Le crâne d’Hadopi avec deux tibias entrecroisés…
Les arguments de la Quadrature du Net me semblent en revanche peu pertinents. Ils mettent en avant ceci : « Ils n’ont pas compris que nous avons changé d’ère, que certaines approches sont dépassées, qu’il faut repenser collectivement notre façon d’aborder le contrôle de l’information. Selon nous, il est impossible de contrôler efficacement la circulation de l’information à l’ère du numérique par le droit et la technique, sans porter atteinte aux libertés publiques et freiner le développement économique et social. C’est ce que nous appelons la quadrature du net. »
C’est avec ce type de ré-théorique pernicieuse que nos chers gouvernants se sont autopersuadés que la Finance internationale ou les exilés fiscaux étaient hors de tout contrôle étatique. Nous avons vus les résultats.
La Quadrature du Net a raison de pointer que le Net a généré une nouvelle génération de citoyens, le rêve des utopistes du début du XXème siècle, comme le juriste Georges Scelles par exemple. Sur internet se créée une société décentralisée, sans noyau (même si certains tentent de recréer des noyaux), une société libre proche de l’état de nature.
Ce n’est pas une raison pour ne pas vouloir la civiliser. Pour le faible, c’est le droit qui protège et la liberté qui opprime, disait Lacordayre. J’avais déjà expliqué ici que l’Internet était le nouveau creuset éducatif du siècle. Si nos écoles communales avaient enseigné au siècle dernier aux têtes blondes à être des pirates, nos parents et nous-mêmes auraient été des Barbe-Noire. Je suis aussi un oeil noir attentif à la propriété des idées.

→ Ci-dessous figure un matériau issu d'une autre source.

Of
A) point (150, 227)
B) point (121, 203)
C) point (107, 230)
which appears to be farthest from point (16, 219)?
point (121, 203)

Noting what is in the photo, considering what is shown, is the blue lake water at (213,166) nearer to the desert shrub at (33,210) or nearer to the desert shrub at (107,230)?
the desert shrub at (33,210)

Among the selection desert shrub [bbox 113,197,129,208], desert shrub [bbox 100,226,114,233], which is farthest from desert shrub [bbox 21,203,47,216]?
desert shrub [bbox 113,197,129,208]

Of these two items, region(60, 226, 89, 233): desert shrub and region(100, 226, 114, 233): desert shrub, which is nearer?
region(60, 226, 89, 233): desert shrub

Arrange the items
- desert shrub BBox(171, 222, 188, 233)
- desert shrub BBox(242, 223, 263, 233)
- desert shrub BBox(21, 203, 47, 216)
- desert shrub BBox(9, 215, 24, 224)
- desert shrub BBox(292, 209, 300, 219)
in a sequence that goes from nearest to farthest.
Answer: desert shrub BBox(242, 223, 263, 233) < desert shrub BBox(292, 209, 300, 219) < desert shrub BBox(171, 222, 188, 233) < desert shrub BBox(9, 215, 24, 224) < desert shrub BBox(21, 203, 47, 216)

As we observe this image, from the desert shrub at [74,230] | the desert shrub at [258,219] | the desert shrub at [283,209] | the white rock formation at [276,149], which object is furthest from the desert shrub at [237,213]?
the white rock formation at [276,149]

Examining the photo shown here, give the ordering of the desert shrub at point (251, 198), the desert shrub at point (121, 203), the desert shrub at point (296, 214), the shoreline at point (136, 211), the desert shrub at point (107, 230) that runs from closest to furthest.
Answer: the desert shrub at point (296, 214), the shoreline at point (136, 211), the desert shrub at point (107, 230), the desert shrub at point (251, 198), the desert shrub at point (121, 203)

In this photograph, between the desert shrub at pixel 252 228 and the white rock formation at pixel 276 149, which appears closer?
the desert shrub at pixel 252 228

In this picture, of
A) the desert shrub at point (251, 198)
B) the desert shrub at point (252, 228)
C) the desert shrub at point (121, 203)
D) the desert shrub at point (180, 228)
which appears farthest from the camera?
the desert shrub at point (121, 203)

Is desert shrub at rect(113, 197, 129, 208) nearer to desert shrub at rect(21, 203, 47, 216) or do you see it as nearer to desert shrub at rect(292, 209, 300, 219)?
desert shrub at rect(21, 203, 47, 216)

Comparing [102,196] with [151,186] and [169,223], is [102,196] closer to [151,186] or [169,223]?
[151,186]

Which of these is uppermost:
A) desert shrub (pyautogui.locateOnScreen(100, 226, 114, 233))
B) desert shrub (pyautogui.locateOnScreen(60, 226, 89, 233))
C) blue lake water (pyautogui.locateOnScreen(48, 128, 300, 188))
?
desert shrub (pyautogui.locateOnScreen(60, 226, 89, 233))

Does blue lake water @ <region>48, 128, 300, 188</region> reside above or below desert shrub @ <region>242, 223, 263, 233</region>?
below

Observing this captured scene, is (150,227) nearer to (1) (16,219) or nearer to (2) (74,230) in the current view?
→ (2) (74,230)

Dès lors, je ne vois pas en quoi transformer l’internet en Haute-mer avec une loi du pavillon et des pirates en liberté soit un grand progrès. La réthorique du « Big Brother is watching you » dissimule mal une génération qui refuse tout simplement de payer pour ce qu’elle consomme.
Mai 68, II, le Retour
En réalité, les adversaires d’Hadopi veulent recréer un phalanstère économique, un endroit où l’on pourrait non pas vivre l’amour libre, mais l’économie libre. Or, la gratuité, mais ce n’est que mon avis, peut au final tuer la source. Si demain, le taux de pénétration sur internet étant ce qu’il est, la quasi-totalité des consommateurs peut avoir accès librement aux supports culturels, l’économie de la musique et du film s’effondrera. Toute la propriété intellectuelle est fondée sur le principe de juridiquement sécuriser une idée, un concept, un produit pour permettre le gain sur moyen-terme du créateur. Qu’on y apporte des limites pour des médicaments permettant de lutter contre le VIH, c’est normal. Mais il est risible de voir Nanard Gros-Derrière éructer parce que télécharger gratis Piège de Cristal III lui sera désormais interdit et que c’est « une atteinte à sa liberté ». Voilà bien une attitude de petit bourgeois confit de richesse - qu’il regarde de quoi on meurt au Burkina-Faso, cela lui remettra les idées en place.
En conclusion, si Hadopi est sans doute une bien faible parade à l’Hydre de l’Internet, je n’achète pas pour autant les arguments des phalanstériens. D’une part, leur position est motivée sur un postulat idéologique (la régulation, c’est mal). Il y a 40 ans, c’était « il est interdit d’interdire » – moralité, cette génération qui jetait des pavés est celle qui ensuite a imaginé Hadopi…
D’autre part, économiquement, leur modèle poussé à l’extrême finira par tuer la création : pourquoi consacrerais-je des mois à monter un film si personne ne peut garantir que je rentrerai dans mes frais ? Il n’y a donc pas lieu de glapir en invoquant la démocratie et la liberté individuelle : there is no such thing as a free lunch.
La Sécurité sociale l’a oublié – et elle risque d’en crever.